- _Supplied text_:
What are you talking about there was no Highlander 2? For some reason they skipped straight to Highlander 3.   



			
				Tinner said:
			
		

> *The Thing* is just crying out for a sequel.



I think it would be a big mistake to try and do a sequel to a movie like The Thing. Er, are you talking about the original movie or the Carpenter film, which ironically enough for a remake was actually far more faithful to the story they were based on. I thought the ending to the Carpenter film was perfect. It left you with just a touch of paranoia as to what the situation really was. I'm not sure what you could do to follow that up that wouldn't be either a retread or just be awful.



			
				Tinner said:
			
		

> *Predator* deserves better sequels.



 What didn't you like about Predator 2? I actually thought that was a far better film than the original.


----------



## Thornir Alekeg (Sep 6, 2005)

I have a lot of trouble thinking of a movie I think deserves a sequel because if I liked a movie enough to want more, I fear ruining my experience of the original movie by creating a sucky sequel.  

As for sequels that should never have been made, that list is far too long.

Any Star Trek after Wrath of Khan
Speed 2
Caddyshack 2


----------



## The Grumpy Celt (Sep 6, 2005)

_Highlander_ 2, 3, 4, 5, 6, the cartoon, the TV show, and most everything else.

_Return of the Living Dead_ sequels.

Most of the _Star Trek_ movies.

_Superman_ movies after 2.



			
				Mystery Man said:
			
		

> Zardoz needs a sequel, if only to get Sean Connery back into this suit.




Hrmmm?.....(take a look at the pic)

IIIEEE!!!


----------



## Bihor (Sep 6, 2005)

Rackhir said:
			
		

> What didn't you like about Predator 2? I actually thought that was a far better film than the original.




Thank god, I though I was the only one how like this movie.


----------



## sniffles (Sep 6, 2005)

DungeonmasterCal said:
			
		

> <snip>
> Dungeons and Dragons should never have had a sequel, and shouldn've have been made in the first place.
> 
> The Amityville Horror should never have had a sequel. <snip>




Actually, the first D&D movie should never have been made, and the sequel should have been done in its place.   

Which Amityville Horror? Personally, I think none of them should ever have been made. When my fiancee saw a trailer for the new remake and heard the overdramatic announcer voice, he added to the narration (in the same stentorian tones) "Because we don't have a f**king new idea in our heads", which made most of the rest of the audience laugh.   

Buckaroo Banzai would have been great to have a sequel right after the original movie was made, but if they're going to do anything with it now they should just do a remake. They've been trying for years, though, even tried a tv series with no joy. I used to be a member of one of the few still active Banzai fan clubs.


----------



## takyris (Sep 6, 2005)

I'd differentiate between movies that should have had better sequels than the ones they had and movies that shouldn't have had any sequels.

- _Provided data_:
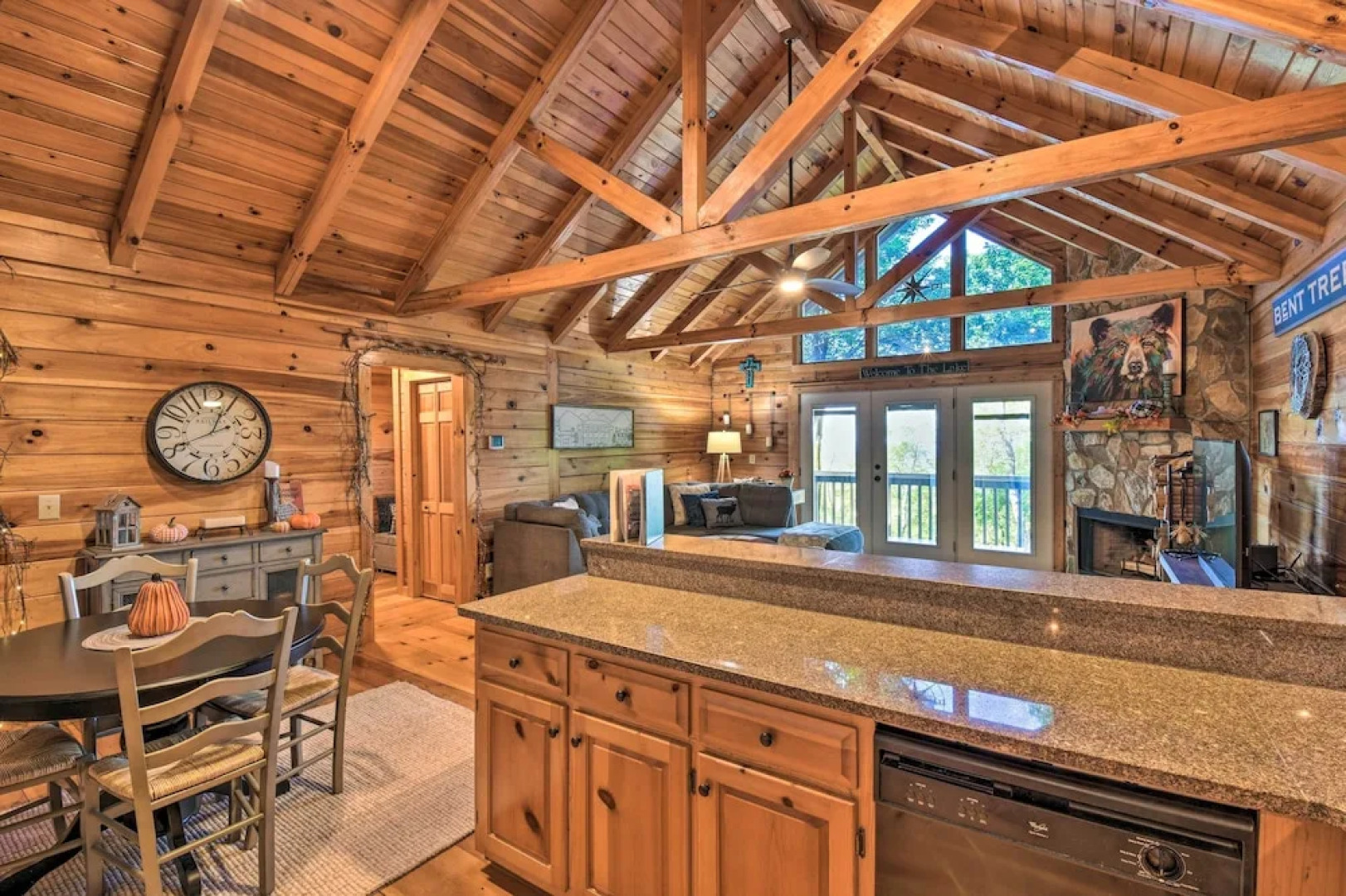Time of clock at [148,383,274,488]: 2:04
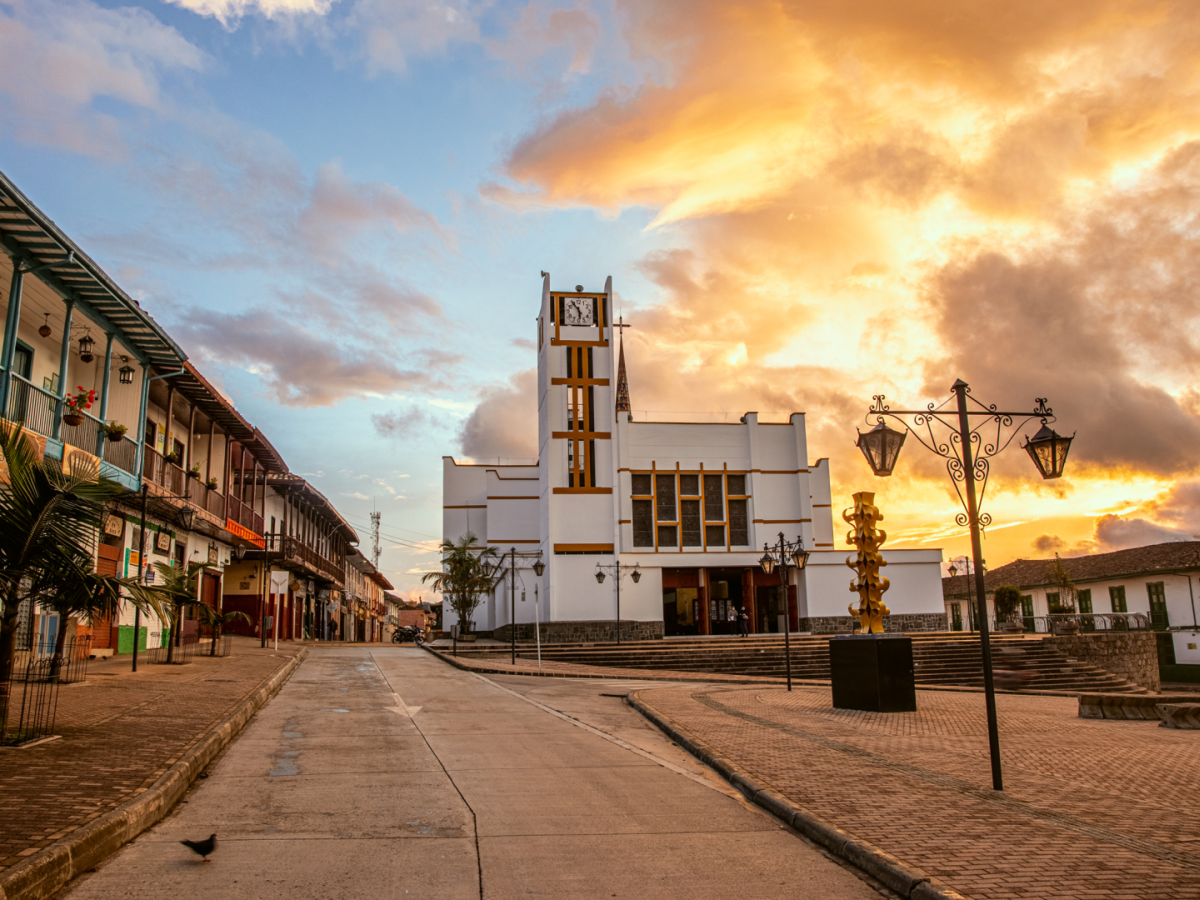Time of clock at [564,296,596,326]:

- _Actions to take_:
A - In the thread on movie sequels, why does Thornir Alekeg struggle to name a movie that deserves a sequel? Answer in one to three sentences.
B - Condense the paragraph in the movie-sequel thread that begins "Buckaroo Banzai would have been great" into a short bulleted list that keeps its main facts.
C - Pick up the thread on movie sequels after its last post and keep it going.
The data above come from a separate source and have nothing to do with the thread on movie sequels.

- _Outputs for the tasks_:
A - Thornir Alekeg fears that a bad sequel would ruin the experience of the original. The movies that Thornir would want more of are the very ones Thornir liked enough to want to protect.

B -
- A Buckaroo Banzai sequel would have been great right after the original movie.
- Any new project now should be a remake, not a sequel.
- People have tried for years to make something new, including a TV series, without success.
- The writer used to belong to one of the few Banzai fan clubs that are still active.

C -
For example, somebody above mentioned Sister Act. I'll wholeheartedly agree that Sister Act 2 was bad (and I also found Sister Act 1 charming and goofy and fun), but I don't know that Sister Act 1 was so complete as to make a sequel an awful idea. It didn't NEED a sequel, but a good sequel wouldn't have hurt the first one.

The Matrix, on the other hand, was so obviously meant to be a single movie that the attempts to figure out how to tack on a sequel required so much shoehorning as to retroactively make the first movie suck along with the sequels.

I'd agree on Highlander -- the movie was designed to make a sequel impossible, but then they ignored that. (Although I did like the series with Adrian Paul, which is, I guess, more a re-imagining of the world in which the Kurgan was not the last immortal, merely a very powerful immortal, and Connor's sense of being "The One" was apparently just a euphoric effect from a big-honkin' quickening.)

Jurassic Park, on the other hand, could have continued an interesting story with its sequels, instead of, well, turning into Jurassic Park 2. It had bad sequels, but it could have had good ones.

I'd love to say that Terminator 2 shouldn't have had a sequel, but by the logic I'm using, unfortunately, I must concede that it is possible that someone could have made a good movie that addressed some of the cool world information and continued the story in an interesting way... instead of dropping Claire Danes into the movie and giving us a terminatress who makes her boobs bigger to distract a police officer she's going to kill anyway.


----------



## BiggusGeekus (Sep 6, 2005)

takyris said:
			
		

> I'd love to say that Terminator 2 shouldn't have had a sequel, but by the logic I'm using, unfortunately, I must concede that it is possible that someone could have made a good movie that addressed some of the cool world information and continued the story in an interesting way... instead of dropping Claire Danes into the movie and giving us a terminatress who makes her boobs bigger to distract a police officer she's going to kill anyway.




I have given my wife _strict instructions_ that she is not to fall in love with the leader of the human resistance until a *minimum* of 24 hours has past after my assasination by a cyborg from the future.

Sometimes you just gotta put your foot down.


----------



## trancejeremy (Sep 6, 2005)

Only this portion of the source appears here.